- _Dataset items_
— start —
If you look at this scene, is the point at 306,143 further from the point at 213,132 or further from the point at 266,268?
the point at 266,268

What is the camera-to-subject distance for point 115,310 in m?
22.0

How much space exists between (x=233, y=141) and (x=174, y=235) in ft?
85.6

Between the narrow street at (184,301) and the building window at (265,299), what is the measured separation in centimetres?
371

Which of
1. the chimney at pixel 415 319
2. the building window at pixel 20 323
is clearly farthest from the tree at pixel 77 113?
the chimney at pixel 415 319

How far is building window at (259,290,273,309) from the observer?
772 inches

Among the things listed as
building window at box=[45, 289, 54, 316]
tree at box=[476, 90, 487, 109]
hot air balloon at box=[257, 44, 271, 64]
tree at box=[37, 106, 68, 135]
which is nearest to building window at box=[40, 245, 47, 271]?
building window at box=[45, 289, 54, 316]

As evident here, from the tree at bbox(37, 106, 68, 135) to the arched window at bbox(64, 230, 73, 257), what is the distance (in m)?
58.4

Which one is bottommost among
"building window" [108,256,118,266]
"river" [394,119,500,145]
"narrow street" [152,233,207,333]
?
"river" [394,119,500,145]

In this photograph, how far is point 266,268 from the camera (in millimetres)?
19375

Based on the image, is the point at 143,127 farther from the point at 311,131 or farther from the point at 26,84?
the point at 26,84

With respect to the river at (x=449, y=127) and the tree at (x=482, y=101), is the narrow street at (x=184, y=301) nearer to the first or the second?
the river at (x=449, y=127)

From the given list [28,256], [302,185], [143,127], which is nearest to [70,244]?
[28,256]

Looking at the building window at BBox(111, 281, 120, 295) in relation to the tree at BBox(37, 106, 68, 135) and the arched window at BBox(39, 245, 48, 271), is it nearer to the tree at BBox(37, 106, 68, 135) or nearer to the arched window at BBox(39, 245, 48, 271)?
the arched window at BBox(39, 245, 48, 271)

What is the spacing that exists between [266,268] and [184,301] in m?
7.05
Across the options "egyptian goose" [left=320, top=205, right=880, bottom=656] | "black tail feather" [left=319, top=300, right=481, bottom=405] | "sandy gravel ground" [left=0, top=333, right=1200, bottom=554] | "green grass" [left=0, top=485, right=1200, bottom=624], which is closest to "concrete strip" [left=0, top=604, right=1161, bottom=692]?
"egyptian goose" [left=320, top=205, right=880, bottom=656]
— end —
- _Instruction_
Retype the whole listing, matching it exactly.

- _Written answer_
If you look at this scene, is the point at 306,143 further from the point at 213,132 or further from the point at 266,268?
the point at 266,268

What is the camera-to-subject distance for point 115,310 in m?
22.0

How much space exists between (x=233, y=141) and (x=174, y=235) in ft?
85.6

Between the narrow street at (184,301) and the building window at (265,299), what is the measured separation in centimetres?
371

Which of
1. the chimney at pixel 415 319
2. the building window at pixel 20 323
is clearly farthest from the tree at pixel 77 113?
the chimney at pixel 415 319

How far is building window at (259,290,273,309) from the observer?
772 inches

Among the things listed as
building window at box=[45, 289, 54, 316]
tree at box=[476, 90, 487, 109]
hot air balloon at box=[257, 44, 271, 64]
tree at box=[37, 106, 68, 135]
which is nearest to building window at box=[40, 245, 47, 271]?
building window at box=[45, 289, 54, 316]

As evident here, from the tree at bbox(37, 106, 68, 135) to the arched window at bbox(64, 230, 73, 257), what is the distance (in m)?
58.4

Which one is bottommost among
"building window" [108,256,118,266]
"river" [394,119,500,145]
"narrow street" [152,233,207,333]
?
"river" [394,119,500,145]

In this photograph, how far is point 266,268 from the camera (in millimetres)?
19375

Based on the image, is the point at 143,127 farther from the point at 311,131 or farther from the point at 26,84?
the point at 26,84

With respect to the river at (x=449, y=127) and the tree at (x=482, y=101), is the narrow street at (x=184, y=301) nearer to the first or the second?
the river at (x=449, y=127)

From the given list [28,256], [302,185], [143,127], which is nearest to [70,244]?
[28,256]

Looking at the building window at BBox(111, 281, 120, 295) in relation to the tree at BBox(37, 106, 68, 135) and the arched window at BBox(39, 245, 48, 271), is it nearer to the tree at BBox(37, 106, 68, 135) or nearer to the arched window at BBox(39, 245, 48, 271)?
the arched window at BBox(39, 245, 48, 271)

What is the spacing that exists between [266,268] and [184,301] in m?
7.05
Across the options "egyptian goose" [left=320, top=205, right=880, bottom=656] | "black tail feather" [left=319, top=300, right=481, bottom=405] | "sandy gravel ground" [left=0, top=333, right=1200, bottom=554] | "green grass" [left=0, top=485, right=1200, bottom=624], which is closest to "concrete strip" [left=0, top=604, right=1161, bottom=692]?
"egyptian goose" [left=320, top=205, right=880, bottom=656]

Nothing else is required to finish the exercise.